“Sonnet” di Mitchell Anderson è la personale dell’artista nato in America, e di stanza a Zurigo, Svizzera, presso la galleria Bernheim a Londra (fino al 17 aprile 2025).
Sonnet è la seconda mostra personale di Mitchell Anderson a Londra. Il titolo suggerisce costruzioni poetiche e affermazioni che riflettono il nostro mondo. Per secoli, i sonetti sono stati associati al desiderio, inizialmente esplorando l’amore non corrisposto ma espandendosi verso l’educazione civica, la politica e il mondo vissuto, con la sua natura paradossale e le sue ambiguità, qualcosa in cui Anderson ha un interesse centrale.
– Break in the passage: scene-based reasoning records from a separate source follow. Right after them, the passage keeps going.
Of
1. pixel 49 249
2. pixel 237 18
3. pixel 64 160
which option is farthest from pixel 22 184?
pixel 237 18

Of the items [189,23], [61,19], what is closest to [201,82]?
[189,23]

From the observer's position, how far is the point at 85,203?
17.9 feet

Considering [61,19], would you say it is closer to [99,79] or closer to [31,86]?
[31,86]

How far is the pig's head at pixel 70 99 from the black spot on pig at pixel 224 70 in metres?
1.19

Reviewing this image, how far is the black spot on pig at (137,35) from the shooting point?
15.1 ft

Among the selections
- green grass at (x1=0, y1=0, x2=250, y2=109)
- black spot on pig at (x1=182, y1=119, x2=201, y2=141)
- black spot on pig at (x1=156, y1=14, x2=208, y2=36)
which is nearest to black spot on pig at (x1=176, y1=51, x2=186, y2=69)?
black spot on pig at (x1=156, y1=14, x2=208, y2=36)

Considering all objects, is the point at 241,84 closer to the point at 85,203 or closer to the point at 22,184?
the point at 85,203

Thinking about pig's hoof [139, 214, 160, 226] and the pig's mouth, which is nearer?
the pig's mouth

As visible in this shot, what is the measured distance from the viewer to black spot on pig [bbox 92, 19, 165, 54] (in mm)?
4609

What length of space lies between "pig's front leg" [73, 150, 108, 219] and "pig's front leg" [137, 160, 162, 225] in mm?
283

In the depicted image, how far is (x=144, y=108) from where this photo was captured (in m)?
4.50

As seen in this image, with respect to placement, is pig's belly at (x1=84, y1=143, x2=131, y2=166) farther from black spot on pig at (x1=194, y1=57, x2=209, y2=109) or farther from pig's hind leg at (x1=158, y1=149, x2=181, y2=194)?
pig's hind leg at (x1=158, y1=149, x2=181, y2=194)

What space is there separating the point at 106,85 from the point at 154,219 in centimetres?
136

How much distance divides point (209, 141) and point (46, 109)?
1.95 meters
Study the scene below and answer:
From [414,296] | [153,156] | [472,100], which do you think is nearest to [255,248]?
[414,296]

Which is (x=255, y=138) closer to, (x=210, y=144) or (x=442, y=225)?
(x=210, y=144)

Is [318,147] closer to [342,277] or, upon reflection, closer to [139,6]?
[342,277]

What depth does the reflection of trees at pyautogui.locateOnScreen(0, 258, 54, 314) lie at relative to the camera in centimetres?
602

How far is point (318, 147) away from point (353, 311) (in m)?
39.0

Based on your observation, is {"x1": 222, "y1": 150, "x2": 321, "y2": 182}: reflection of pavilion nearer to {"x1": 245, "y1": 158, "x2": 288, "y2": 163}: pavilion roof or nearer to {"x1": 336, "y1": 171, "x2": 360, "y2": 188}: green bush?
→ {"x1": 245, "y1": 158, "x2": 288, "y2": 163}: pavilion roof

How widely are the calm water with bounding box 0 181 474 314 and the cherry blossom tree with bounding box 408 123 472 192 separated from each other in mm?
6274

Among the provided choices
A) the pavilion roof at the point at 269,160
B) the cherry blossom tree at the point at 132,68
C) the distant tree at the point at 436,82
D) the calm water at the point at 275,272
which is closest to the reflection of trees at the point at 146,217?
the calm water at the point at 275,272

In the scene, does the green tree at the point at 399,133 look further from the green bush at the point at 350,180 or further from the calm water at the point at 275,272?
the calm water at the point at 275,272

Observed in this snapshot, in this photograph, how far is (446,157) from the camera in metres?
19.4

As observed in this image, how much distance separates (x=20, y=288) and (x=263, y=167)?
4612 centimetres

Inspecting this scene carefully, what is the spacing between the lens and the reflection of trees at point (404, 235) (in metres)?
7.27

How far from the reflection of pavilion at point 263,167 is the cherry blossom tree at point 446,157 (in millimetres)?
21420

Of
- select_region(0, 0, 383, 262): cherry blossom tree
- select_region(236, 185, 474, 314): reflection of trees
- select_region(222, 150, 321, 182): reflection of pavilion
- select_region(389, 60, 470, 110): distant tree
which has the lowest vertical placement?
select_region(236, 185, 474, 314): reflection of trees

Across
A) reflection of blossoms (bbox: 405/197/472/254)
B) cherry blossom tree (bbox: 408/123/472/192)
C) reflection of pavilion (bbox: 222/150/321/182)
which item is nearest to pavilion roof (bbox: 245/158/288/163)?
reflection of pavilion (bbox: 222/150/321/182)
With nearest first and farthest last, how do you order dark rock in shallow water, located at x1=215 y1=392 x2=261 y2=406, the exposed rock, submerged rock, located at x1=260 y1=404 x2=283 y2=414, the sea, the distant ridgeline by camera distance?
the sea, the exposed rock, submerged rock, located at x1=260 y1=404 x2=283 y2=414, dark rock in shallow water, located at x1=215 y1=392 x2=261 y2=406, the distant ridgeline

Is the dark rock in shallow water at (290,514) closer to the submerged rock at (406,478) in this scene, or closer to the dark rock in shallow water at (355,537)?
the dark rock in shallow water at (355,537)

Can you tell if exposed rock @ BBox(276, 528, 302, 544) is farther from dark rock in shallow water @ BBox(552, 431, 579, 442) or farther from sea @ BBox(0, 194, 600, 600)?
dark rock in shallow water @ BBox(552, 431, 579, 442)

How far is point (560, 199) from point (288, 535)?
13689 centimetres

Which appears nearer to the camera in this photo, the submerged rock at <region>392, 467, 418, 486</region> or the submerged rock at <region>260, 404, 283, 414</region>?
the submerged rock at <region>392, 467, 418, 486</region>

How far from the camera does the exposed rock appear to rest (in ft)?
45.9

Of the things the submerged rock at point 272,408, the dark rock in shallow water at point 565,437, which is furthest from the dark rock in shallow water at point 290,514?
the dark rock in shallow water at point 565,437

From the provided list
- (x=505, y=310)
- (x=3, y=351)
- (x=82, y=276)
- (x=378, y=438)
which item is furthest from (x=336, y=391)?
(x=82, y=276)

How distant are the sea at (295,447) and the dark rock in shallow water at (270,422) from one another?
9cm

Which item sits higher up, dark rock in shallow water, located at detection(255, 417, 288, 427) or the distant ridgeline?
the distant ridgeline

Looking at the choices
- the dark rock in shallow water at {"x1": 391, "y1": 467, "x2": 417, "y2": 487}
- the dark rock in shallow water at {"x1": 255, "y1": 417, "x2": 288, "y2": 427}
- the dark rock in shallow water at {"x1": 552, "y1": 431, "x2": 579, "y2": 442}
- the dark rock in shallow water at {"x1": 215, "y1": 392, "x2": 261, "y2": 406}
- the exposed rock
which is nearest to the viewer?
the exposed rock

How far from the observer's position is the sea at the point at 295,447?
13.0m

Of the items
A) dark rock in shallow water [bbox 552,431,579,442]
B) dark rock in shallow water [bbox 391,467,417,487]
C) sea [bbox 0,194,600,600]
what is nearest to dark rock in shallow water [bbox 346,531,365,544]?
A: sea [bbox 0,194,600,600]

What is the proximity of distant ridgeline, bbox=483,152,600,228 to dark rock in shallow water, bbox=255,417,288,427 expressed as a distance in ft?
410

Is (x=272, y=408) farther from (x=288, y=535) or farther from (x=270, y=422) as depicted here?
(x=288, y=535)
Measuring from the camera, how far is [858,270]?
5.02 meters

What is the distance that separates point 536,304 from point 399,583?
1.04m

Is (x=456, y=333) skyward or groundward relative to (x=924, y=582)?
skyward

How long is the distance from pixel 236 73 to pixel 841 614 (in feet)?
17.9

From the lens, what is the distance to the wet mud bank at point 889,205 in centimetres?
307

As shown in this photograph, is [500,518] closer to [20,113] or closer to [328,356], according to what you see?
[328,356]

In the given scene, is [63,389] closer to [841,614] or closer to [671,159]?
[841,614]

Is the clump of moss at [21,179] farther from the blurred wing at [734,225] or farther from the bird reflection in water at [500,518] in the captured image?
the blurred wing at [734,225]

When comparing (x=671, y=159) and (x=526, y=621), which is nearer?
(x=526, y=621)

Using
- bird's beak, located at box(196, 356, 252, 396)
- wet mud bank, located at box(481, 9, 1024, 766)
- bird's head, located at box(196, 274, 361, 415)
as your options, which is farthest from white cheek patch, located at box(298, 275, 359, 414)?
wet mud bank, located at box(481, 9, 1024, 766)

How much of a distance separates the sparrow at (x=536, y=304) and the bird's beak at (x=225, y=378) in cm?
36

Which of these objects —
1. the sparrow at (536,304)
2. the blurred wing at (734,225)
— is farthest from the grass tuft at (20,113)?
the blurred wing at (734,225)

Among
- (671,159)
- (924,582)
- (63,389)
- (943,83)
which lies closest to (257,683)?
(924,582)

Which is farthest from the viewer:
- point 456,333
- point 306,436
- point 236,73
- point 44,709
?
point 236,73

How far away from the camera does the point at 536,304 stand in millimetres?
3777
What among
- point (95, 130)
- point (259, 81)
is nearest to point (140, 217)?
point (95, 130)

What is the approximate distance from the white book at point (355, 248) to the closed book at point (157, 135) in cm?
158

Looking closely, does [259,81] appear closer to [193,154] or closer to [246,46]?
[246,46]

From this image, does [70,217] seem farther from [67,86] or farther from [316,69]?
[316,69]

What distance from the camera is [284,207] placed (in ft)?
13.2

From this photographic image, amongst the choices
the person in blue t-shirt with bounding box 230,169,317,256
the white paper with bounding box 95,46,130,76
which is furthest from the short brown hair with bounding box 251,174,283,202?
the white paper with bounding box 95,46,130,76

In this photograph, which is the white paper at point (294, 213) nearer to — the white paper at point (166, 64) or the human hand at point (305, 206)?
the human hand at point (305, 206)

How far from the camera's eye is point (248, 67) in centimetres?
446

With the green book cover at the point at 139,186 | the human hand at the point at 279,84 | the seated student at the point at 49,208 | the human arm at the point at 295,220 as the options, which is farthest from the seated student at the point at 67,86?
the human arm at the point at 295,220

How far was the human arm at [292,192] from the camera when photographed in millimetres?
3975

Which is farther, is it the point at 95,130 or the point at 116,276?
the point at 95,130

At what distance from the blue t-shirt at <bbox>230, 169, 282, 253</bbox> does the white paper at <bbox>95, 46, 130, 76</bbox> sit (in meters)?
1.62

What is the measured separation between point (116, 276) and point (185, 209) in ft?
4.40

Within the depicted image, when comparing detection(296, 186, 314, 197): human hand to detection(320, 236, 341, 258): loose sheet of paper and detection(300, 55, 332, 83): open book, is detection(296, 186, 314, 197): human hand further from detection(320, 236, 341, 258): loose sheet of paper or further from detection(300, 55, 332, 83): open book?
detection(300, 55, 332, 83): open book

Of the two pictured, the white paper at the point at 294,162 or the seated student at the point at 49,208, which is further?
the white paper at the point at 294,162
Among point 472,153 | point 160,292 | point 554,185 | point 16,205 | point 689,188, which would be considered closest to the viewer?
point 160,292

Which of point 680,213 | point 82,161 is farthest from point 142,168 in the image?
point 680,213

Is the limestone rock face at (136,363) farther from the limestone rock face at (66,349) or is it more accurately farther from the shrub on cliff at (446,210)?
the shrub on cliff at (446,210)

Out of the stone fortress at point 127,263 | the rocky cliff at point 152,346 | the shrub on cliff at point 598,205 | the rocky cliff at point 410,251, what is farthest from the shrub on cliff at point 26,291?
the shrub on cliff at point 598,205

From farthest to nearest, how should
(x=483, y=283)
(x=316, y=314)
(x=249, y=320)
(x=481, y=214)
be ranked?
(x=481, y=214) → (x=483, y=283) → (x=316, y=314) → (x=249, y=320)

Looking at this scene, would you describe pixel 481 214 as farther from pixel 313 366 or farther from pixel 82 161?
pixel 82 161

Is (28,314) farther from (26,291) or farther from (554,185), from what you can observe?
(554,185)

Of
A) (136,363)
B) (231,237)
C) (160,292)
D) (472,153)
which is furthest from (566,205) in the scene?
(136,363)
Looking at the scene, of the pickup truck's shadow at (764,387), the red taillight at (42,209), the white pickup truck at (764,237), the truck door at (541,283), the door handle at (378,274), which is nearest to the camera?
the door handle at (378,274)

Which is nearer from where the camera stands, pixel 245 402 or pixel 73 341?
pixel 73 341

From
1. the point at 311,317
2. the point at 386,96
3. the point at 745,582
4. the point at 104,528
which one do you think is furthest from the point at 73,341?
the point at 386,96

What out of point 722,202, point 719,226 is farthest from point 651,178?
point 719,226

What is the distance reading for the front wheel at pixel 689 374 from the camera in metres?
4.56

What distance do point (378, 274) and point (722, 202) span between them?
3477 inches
La struttura di un sonetto è una restrizione artistica autoimposta, una poesia di quattordici versi con schemi di rima e sillabe stabiliti. Questo quadro restrittivo prescritto è parallelo alla pratica di Anderson e al suo impegno scelto per l’esistente, appropriato e trovato.
Qui, ciò è mostrato da una caratteristica ampia gamma di mezzi e media, che spaziano dalla pittura al readymade, sempre con una base concettuale coerente. Riempiendo lo storico edificio di Mayfair, l’artista ha concettualizzato l’installazione in più stanze e piani con idee e immagini che riecheggiano, rimano e allitterano tra loro. La mostra si articola attorno a 3 cicli di opere principali. Il piano terra presenta un raggruppamento di sculture readymade la cui esposizione indica una progressione dalla nascita alla morte attraverso oggetti che astraggono e incorporano un’assurdità brutale. Le sculture sgonfie che si trovano su altri piani partecipano in modo simile come specchi e non come metafore, oggetti la cui natura satura trasmette declino e svuotamento. Una nuova serie di dipinti a encausto raffigura graficamente una recinzione a maglie spezzate, griglie ordinate di filo tenute insieme dalla tensione e ora intrecciate nel caos o nella libertà. Il loro titolo, Arlecchino, anticipa l’intenzione di Anderson di metterle in dialogo con una genealogia modernista che inizia con Picasso e attraversa Johns e Stingel, anche se lui scheggia quel modello di riferimento. I dipinti collegano figurazione e astrazione, leggibilità ed
equivoco, poiché le linee liriche raffigurate sembrano riconoscibili ma non impongono una narrazione decisa.
Con i loro campi di nero riflettente che rivelano una profondità di azione e colore all’interno di presunti
vuoti, ricordano l’ampiezza dell’astrazione maschile americana di metà secolo, poiché
Anderson si concentra sul potere dell’esposizione, del modello e della ripetizione e sul suo smantellamento.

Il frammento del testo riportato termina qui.